DAFTAR TUGAS>
1: Menurut teks tentang nilai tukar rupiah, pada angka berapa Danareksa Institute memperkirakan rupiah akan menguat pada 2023?
2: Tuliskan kembali bagian teks tentang nilai tukar rupiah, dimulai dengan "Meskipun volatilitas rupiah" dan berlanjut hingga "US$ 7,6 miliar.".
3: Teruskan teks berita tentang nilai tukar rupiah mulai dari titik berhentinya.

TEKS BACAAN>
----------------

JAKARTA, REDAKSIBARU.ID — Tren nilai rupiah yang melemah diproyeksi akan berlanjut sepanjang tahun 2022 ini. Terlebih capital outflow terus terjadi di pasar SBN maupun pasar saham.
“Di tengah potensi capital outflow, nilai tukar rupiah diperkirakan melemah tetapi dengan volatilitas terjaga. Ini karena semakin berkurangnya porsi asing di pasar SBN,” demikian riset Danareksa Institute.
Hitungan Danareksa, nilai tukar rupiah terhadap dollar AS diproyeksikan di level Rp14.640 per dollar AS di tahun ini.
Meski begitu, 2023 nanti Danareksa Institute memperkirakan rupiah akan menguat di angka Rp14.470 per dollar AS.
Meskipun volatilitas rupiah terjaga, hal yang perlu diwaspadai adalah peningkatan outstanding surat utang korporasi yang berdenominasi dollar AS terutama pada tahun 2023 dan 2024 yang meningkat tajam.
Besaran surat utang korporasi pada tahun 2023 berasal dari Pertamina, Inalum dan Pelabuhan Indonesia yang mencapai US$ 6,75 miliar.
Sementara besaran obligasi korporasi pada tahun 2024 diperkirakan mencapai US$ 7,6 miliar.

----------------

BARIS YANG DISEDIAKAN>

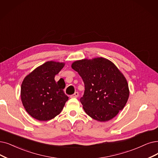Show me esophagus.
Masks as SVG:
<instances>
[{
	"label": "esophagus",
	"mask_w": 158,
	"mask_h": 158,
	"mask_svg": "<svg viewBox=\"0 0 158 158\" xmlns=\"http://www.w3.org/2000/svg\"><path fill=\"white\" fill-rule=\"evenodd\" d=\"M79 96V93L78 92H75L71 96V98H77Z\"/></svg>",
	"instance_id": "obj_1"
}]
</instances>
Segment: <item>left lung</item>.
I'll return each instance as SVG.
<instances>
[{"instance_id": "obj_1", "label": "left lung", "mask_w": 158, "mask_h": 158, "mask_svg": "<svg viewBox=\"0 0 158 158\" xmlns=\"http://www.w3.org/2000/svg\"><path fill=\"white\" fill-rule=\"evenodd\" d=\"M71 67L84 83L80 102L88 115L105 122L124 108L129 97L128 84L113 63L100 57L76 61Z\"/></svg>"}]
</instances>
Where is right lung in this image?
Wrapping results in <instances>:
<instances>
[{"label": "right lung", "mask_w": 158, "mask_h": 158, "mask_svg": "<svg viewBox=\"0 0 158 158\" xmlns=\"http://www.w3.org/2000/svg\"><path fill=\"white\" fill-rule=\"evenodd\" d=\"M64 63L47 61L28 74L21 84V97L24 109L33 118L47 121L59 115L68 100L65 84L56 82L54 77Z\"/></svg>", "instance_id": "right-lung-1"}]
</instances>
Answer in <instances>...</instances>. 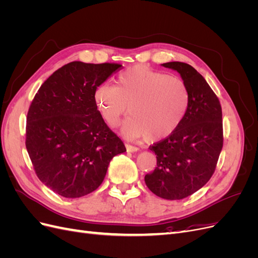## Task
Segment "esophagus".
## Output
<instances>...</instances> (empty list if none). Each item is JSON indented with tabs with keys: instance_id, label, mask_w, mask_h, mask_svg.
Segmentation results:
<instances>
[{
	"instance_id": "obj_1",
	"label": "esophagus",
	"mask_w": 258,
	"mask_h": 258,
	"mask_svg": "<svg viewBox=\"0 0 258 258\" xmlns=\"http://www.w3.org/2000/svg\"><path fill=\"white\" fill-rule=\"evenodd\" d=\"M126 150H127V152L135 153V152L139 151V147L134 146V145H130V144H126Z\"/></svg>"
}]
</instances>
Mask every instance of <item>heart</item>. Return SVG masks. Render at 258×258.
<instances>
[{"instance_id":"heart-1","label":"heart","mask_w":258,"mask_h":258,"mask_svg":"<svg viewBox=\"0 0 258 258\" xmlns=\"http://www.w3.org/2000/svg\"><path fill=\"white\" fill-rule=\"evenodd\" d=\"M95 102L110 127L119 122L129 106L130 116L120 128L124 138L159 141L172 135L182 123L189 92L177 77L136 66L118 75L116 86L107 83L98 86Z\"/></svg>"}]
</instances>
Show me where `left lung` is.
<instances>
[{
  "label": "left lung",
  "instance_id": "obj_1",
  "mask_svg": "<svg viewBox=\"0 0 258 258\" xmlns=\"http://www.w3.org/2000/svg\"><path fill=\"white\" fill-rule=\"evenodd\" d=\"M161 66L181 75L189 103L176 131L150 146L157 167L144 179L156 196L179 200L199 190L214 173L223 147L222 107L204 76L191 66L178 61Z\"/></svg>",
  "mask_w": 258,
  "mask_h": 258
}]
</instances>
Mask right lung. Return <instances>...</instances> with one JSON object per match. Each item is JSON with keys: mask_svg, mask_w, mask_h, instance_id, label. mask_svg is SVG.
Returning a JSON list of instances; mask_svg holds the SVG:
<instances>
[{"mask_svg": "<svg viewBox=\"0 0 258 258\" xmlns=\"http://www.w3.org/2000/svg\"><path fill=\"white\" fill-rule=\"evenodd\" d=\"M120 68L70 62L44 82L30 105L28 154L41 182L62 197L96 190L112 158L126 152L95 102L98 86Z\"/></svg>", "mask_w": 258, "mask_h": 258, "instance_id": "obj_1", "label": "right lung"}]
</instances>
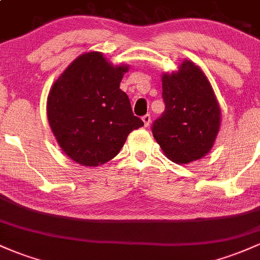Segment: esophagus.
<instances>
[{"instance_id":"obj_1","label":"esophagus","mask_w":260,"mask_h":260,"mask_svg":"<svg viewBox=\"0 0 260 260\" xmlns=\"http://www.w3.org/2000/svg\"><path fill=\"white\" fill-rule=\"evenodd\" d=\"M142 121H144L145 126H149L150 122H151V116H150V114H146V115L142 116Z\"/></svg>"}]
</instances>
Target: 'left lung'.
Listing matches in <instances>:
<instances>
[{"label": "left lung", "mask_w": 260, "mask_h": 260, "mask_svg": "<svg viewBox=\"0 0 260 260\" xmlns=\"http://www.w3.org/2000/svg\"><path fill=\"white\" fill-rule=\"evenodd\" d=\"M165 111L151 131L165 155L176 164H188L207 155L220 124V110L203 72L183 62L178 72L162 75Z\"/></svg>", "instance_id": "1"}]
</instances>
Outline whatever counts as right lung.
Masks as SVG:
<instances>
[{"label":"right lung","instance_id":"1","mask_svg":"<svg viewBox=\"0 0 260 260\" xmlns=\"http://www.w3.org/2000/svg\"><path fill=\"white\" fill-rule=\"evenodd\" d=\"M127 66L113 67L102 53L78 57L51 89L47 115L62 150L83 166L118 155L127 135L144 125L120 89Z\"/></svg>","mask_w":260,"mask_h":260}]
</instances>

----------------

JAWABAN TIAP TUGAS>
1: Rp14.470 per dollar AS.

2:
Meskipun volatilitas rupiah terjaga, hal yang perlu diwaspadai adalah peningkatan outstanding surat utang korporasi yang berdenominasi dollar AS terutama pada tahun 2023 dan 2024 yang meningkat tajam.
Besaran surat utang korporasi pada tahun 2023 berasal dari Pertamina, Inalum dan Pelabuhan Indonesia yang mencapai US$ 6,75 miliar.
Sementara besaran obligasi korporasi pada tahun 2024 diperkirakan mencapai US$ 7,6 miliar.

3:
Hasil dari penerbitan obligasi korporasi dari Perusahaan Gas Negara, Adaro Energy, Saka Energi Indonesia, Indika Energy dan Pelabuhan Indonesia.
Proyeksi Danareksa outstanding obligasi pemerintah non rupiah juga meningkat. Jika di tahun 2022, surat utang pemerintah berdenominasi yen Jepang senilai ¥ 727,55 juta dan dalam dollar AS senilai US$ 2,78 miliar.
Di tahun 2023, outstanding surat utang pemerintah berdenominasi euro senilai € 3,36 miliar, yen Jepang ¥ 831,17 juta dan dollar AS sebesar US$ 8,5 miliar.
Sedangkan pada tahun 2024, nilai outstanding surat utang pemerintah dalam mata uang euro senilai € 2,31 miliar, yen Jepang ¥ 1,08 miliar dan dalam denominasi dollar AS senilai US$ 9,25 miliar.
Kenaikan total utang dalam mata uang non rupiah diperkirakan membawa dampak buruk bagi rupiah di masa mendatang.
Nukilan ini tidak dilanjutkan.